しかし、海外にいる何立志さんは遠く離れた家族に会うことができず、互いの通信も中共の監視下にあり、弟の現状を知ることも難しい状況である。
人権侵害の第一線に立つ中共の公権力
弟の何立忠さんの即時釈放を呼びかける何立志さん(右から三番目) |
何立志さんは集会で次のように述べた。「本来、監獄の警察官も尊重されるべき存在だ。しかし不幸なことに、法輪功への邪悪な迫害において、中共は中央から地方の各級政法委員会を通じて、公安、検察、裁判所、司法など全ての部門を善良な人々への迫害と人権侵害の犯罪の第一線に押し出した」
利益と欲望に駆られ、中共統治機構の内部者は徐々に人間性と良心を失い、荒唐無稽で怒りを誘う数々の罪を犯してきた。勤勉に働き、親の面倒を見る農民に対してさえ、中共の警察は正義と道徳を無視し、法律の名の下に残酷な虐待と迫害を行っている。その理由は、ただその農民が法輪功の真・善・忍を信仰し、携帯電話で人々に善を勧めていたということだけだ。
何立志さんは、監獄の警察官が学習者の善良な品性を目の当たりにした後、冷静に考え、善悪を見分け、利益のために良心を売り渡すことがないよう願っている。そして、学習者を迫害した警察官が重病や交通事故で負傷・死亡した事例を挙げ、加害者に迫害をやめるよう警告した。「善悪には必ず報いがあるという天理は不変である。天網恢恢として漏らさず、この世で悪事を働く者も最後には人間社会の正義の裁きを逃れることはできない。第二次世界大戦中にナチスに従い人道に対する罪を犯した戦犯のように、生涯追及から逃れることができず、世界のどこにも身を隠す場所はなく、安寧の日々を得ることはできないのである」
集会主催者 「法輪功への迫害は人類全体の悲劇」
演説をする集会の主催者、張丕新さん |
集会主催者の張丕新さんは次のように述べた。「25年前、中共は平和で表彰も受けていた法輪功団体に対して、違法で致命的な迫害を開始した。2001年、アムネスティ・インターナショナルは報告書で、中共の法輪功に対する中傷宣伝は危険で政治的意図に満ちていると述べた。中共の法輪功への宣伝攻撃は、組織的で計画的、そして底なしである。事実を歪め、思想を操作し、被害者を悪魔化している」中共の邪悪な手は早くも海外に伸び、西側主流メディアにも迫害の真相を隠蔽する悪行に加担させている。

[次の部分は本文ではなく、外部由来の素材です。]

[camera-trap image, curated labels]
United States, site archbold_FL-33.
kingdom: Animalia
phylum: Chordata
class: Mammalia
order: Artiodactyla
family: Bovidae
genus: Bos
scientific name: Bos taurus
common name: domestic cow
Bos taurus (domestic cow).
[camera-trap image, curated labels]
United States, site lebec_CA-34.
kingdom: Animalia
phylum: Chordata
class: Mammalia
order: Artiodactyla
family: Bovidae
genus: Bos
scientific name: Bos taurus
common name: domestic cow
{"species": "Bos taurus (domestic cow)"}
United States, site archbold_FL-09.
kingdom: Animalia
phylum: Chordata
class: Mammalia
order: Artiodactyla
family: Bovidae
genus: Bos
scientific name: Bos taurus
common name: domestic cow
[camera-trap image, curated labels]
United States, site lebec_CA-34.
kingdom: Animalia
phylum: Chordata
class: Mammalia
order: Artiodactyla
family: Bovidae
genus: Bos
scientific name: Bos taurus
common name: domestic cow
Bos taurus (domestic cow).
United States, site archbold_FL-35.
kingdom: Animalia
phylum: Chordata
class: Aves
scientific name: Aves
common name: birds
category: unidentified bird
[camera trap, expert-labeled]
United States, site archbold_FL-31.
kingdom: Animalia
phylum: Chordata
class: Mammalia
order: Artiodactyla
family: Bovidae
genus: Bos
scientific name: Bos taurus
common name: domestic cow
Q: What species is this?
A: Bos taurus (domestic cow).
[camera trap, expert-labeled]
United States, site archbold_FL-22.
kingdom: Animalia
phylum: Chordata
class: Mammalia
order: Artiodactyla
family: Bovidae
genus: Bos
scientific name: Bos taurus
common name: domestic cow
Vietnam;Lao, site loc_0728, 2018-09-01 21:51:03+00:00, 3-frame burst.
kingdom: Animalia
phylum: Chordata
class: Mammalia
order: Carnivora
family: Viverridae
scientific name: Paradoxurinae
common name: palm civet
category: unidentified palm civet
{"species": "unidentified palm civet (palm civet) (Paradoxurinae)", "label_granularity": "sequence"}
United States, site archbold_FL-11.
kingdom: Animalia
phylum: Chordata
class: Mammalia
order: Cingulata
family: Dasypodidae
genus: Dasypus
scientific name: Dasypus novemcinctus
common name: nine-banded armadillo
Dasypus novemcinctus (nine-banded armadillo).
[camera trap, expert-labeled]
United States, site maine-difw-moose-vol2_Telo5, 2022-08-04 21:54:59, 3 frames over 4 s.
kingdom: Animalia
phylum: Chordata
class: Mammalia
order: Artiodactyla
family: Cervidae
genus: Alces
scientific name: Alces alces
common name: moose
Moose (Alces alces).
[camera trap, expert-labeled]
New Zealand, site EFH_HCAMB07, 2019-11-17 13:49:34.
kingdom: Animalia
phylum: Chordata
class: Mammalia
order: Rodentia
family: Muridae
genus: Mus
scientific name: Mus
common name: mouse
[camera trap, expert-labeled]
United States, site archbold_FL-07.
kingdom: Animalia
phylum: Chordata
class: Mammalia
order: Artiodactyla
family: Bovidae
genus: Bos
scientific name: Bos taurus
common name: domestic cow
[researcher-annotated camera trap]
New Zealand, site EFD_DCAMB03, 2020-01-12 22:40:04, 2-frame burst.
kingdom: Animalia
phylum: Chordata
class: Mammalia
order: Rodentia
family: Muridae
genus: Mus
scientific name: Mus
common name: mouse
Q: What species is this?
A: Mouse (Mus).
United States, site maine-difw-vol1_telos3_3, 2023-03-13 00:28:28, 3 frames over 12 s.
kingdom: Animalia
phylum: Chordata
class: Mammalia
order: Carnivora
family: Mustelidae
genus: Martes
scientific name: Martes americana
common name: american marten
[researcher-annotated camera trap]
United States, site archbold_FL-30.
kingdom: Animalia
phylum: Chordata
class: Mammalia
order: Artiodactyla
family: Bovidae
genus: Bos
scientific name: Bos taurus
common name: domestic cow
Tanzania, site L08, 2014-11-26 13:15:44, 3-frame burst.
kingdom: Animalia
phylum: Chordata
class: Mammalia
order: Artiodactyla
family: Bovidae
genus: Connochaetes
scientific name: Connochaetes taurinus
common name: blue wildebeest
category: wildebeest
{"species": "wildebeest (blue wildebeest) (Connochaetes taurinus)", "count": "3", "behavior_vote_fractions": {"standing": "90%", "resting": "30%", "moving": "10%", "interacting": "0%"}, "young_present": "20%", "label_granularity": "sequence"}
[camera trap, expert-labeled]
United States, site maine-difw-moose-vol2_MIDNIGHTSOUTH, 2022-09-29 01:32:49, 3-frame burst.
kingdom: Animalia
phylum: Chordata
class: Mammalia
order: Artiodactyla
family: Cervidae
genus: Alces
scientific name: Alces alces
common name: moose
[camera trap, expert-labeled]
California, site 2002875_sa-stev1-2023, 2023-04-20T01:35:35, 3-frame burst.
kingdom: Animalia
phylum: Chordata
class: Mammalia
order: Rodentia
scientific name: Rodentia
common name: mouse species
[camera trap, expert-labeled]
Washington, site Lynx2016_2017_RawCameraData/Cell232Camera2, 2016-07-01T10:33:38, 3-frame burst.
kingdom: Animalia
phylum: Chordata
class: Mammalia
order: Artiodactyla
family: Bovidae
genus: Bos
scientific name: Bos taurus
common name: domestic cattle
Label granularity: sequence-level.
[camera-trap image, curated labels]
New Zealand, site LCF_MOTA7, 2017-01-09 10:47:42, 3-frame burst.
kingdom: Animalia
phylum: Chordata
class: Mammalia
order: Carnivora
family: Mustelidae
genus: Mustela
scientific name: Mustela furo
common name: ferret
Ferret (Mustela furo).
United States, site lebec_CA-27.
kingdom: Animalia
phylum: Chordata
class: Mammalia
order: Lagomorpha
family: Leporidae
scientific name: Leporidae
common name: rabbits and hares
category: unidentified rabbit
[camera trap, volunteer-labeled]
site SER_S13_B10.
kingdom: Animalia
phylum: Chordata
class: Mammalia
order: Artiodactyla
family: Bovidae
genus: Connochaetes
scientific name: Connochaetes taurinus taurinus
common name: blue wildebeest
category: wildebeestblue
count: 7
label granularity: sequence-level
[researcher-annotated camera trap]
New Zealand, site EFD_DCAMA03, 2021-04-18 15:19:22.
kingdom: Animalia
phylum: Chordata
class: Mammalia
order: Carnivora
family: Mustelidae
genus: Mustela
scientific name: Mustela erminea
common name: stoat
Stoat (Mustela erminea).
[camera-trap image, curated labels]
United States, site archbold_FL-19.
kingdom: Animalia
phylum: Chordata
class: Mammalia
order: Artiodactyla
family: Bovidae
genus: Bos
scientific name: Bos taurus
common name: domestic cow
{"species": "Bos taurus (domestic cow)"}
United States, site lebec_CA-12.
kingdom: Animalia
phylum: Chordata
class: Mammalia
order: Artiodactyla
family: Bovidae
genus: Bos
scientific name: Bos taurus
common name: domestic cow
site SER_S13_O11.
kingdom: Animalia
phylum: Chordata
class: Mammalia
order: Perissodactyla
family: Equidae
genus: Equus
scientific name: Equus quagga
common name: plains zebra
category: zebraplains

張丕新さんは、中共の宣伝によって人々が迫害の罪行に無関心になると、中共はあらゆる対象に人権侵害の罪行を実行できるようになると指摘した。沈黙は中立ではなく、共謀である。そのため、発言の中で「法輪功への迫害は中国だけの悲劇ではなく、人類全体の悲劇である。世界は中共に利用されないよう目覚めるべき時が来ている」と呼びかけた。